* [READING TEXT]
MTGNet achieves leading performance on PASCAL-5i (76.8% mIoU, 1-shot) and COCO-20i (57.4% mIoU, 1-shot) under rigorous evaluation. Comparison with prior methods demonstrates substantial gains particularly in settings with significant intra-class variation.

Quantitative comparisons (PASCAL-5i, 1-shot mIoU):

Method	mIoU (%)
HDMNet	69.4
PI-CLIP	76.4
MTGNet	76.8

Ablation of modules on PASCAL-5i Fold-0 (1-shot):

Configuration	MTPR	TAFF	mIoU (%)
Baseline (HDMNet)	—	—	71.00
+ MTPR only	✓	—	74.77
+ MTPR+TAFF	✓	✓	75.87
+ All three (w/ FCWA)	✓	✓	77.71

Textual strategy ablation:

No-Text	Single-Text	Multi-Text	mIoU (%)	FB-IoU (%)
✓	—	—	72.71	84.58
—	✓	—	77.25	87.68
—	—	✓	77.71	87.93

Threshold sensitivity experiments show optimal performance for TSP at $\tau \approx 0.7$, balancing noise suppression against region coverage.

* [EXERCISE TASKS]
• 1. According to the MTGNet results text, what 1-shot mIoU does MTGNet reach on COCO-20i?
• 2. From the MTGNet results text, extract everything from "MTGNet achieves leading" down to "significant intra-class variation.".
The records after this point are separate material and do not belong to the MTGNet results text.

* [SUPPLIED ENTRIES]

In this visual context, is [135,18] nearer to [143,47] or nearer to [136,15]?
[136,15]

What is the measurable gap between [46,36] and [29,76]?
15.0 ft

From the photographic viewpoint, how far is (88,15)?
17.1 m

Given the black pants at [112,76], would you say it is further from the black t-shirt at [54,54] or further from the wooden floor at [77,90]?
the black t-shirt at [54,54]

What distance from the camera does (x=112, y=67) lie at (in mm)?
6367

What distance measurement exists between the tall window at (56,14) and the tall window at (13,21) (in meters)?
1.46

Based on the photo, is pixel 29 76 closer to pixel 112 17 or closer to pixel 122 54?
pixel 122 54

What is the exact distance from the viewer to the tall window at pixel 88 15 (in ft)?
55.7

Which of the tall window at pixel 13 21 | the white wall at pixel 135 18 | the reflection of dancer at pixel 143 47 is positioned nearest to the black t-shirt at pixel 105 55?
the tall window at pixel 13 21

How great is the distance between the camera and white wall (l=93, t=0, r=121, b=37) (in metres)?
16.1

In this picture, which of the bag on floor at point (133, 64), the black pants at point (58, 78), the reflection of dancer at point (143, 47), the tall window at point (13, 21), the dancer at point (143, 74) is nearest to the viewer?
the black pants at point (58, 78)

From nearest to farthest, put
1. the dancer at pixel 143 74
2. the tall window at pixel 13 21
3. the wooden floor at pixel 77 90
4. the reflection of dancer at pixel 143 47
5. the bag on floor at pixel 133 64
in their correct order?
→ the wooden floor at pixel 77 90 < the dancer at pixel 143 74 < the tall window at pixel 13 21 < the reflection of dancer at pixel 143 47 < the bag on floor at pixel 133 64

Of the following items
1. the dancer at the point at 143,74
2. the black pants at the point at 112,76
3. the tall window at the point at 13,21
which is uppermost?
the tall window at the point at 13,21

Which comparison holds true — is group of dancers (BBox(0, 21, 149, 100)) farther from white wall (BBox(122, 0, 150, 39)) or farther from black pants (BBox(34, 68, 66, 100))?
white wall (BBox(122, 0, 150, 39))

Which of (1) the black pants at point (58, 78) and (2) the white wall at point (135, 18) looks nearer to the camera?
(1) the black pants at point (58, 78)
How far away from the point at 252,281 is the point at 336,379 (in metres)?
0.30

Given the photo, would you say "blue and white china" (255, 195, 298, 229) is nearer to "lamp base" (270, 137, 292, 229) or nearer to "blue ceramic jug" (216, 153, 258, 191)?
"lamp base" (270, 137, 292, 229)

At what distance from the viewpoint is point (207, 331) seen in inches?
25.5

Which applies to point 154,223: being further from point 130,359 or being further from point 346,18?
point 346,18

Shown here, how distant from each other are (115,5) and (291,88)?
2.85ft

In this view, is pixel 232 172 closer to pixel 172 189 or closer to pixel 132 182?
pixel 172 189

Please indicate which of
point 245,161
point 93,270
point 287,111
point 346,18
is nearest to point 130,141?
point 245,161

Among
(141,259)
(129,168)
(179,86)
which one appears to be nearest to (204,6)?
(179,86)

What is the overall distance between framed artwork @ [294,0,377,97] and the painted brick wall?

* [TASK SOLUTIONS]
• 1. 57.4% mIoU

• 2.
MTGNet achieves leading performance on PASCAL-5i (76.8% mIoU, 1-shot) and COCO-20i (57.4% mIoU, 1-shot) under rigorous evaluation. Comparison with prior methods demonstrates substantial gains particularly in settings with significant intra-class variation.